STUDY TEXT |
+++
Curious about what’s behind the science headlines? Want to know more about Iceland’s volcanoes, what the Higgs-Boson particle is, what the biomechanics of arthritic joints are, or how wireless public safety networks work?
If so, check out Carleton University’s Science Café, which is presented by the Science Faculty, and Ingenious Talks, which is presented by Carleton’s Faculty of Engineering and Design. Both are free. Both cover an astonishingly wide range of topics.
I have attended both. And I recently interviewed Pamela Wolff, a lecturer in the Chemistry and the Environmental Sciences departments and the host of the Science Café, and Adam Landry, the communications officer in the faculty of Engineering and Design.
The Science Café
Ms. Wolff told me that the Dean of Science began the Science Café in 2008. The Café was originally at The Wild Oat coffee shop in the Glebe, but it’s now in a meeting room in the Sunnyside Library in Old Ottawa South. It’s on Wednesday evenings, usually twice a month, during the fall and winter university terms. The formal lecture is fairly short; there’s plenty of time for the audience to ask questions.
When asked who was the target audience for the Science Café, Ms.Wolff said, “Science is for everybody!”
Carleton University wants the Ottawa community to understand what’s going on at the university. After all, our tax dollars support the university’s research work! When the media reports on science topics, they often pique the public’s interest to learning more.
Scientists who are doing research, and who like doing community outreach, volunteer to present at the Science Café. This year, there are more volunteers than time slots! At the Science Café, they talk about their research and answer the audience’s questions. There’s plenty of time for the audience to ask questions after the lecture, and there’s even a “scrum” (just like at university lectures!) at the end of the hour when audience members who, perhaps, are too shy to ask a question in public, can go up to ask the lecturer their questions.
+++
INFORMATION |
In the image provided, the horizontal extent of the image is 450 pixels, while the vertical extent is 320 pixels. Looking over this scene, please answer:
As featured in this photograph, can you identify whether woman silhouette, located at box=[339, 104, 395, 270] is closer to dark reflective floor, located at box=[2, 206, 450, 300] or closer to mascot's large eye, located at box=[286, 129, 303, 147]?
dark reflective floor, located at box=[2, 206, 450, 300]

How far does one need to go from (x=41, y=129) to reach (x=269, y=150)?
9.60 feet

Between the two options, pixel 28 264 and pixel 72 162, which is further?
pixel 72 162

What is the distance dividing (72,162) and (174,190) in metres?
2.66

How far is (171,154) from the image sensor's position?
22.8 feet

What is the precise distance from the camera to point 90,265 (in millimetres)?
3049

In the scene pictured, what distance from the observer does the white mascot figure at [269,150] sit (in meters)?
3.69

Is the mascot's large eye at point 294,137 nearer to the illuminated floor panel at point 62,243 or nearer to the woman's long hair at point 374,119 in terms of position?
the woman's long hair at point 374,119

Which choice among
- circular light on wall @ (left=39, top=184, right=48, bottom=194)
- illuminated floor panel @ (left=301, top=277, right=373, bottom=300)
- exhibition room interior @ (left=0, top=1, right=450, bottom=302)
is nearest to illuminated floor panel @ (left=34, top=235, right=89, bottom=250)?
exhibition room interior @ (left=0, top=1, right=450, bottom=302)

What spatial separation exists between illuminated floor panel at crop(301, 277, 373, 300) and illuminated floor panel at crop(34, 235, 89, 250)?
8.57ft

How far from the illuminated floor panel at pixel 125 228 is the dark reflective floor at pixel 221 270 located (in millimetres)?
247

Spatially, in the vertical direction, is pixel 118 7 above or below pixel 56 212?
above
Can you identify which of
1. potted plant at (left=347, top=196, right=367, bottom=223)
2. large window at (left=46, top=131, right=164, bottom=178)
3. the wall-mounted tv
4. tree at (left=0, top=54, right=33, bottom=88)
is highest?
+++
REQUIREMENT | Extract, word for word, the stretch from "I have attended" through "to ask questions." in the text about Carleton University's Science Café. The listing comes from a different source than the text about Carleton University's Science Café.

ANSWER SECTION |
I have attended both. And I recently interviewed Pamela Wolff, a lecturer in the Chemistry and the Environmental Sciences departments and the host of the Science Café, and Adam Landry, the communications officer in the faculty of Engineering and Design.
The Science Café
Ms. Wolff told me that the Dean of Science began the Science Café in 2008. The Café was originally at The Wild Oat coffee shop in the Glebe, but it’s now in a meeting room in the Sunnyside Library in Old Ottawa South. It’s on Wednesday evenings, usually twice a month, during the fall and winter university terms. The formal lecture is fairly short; there’s plenty of time for the audience to ask questions.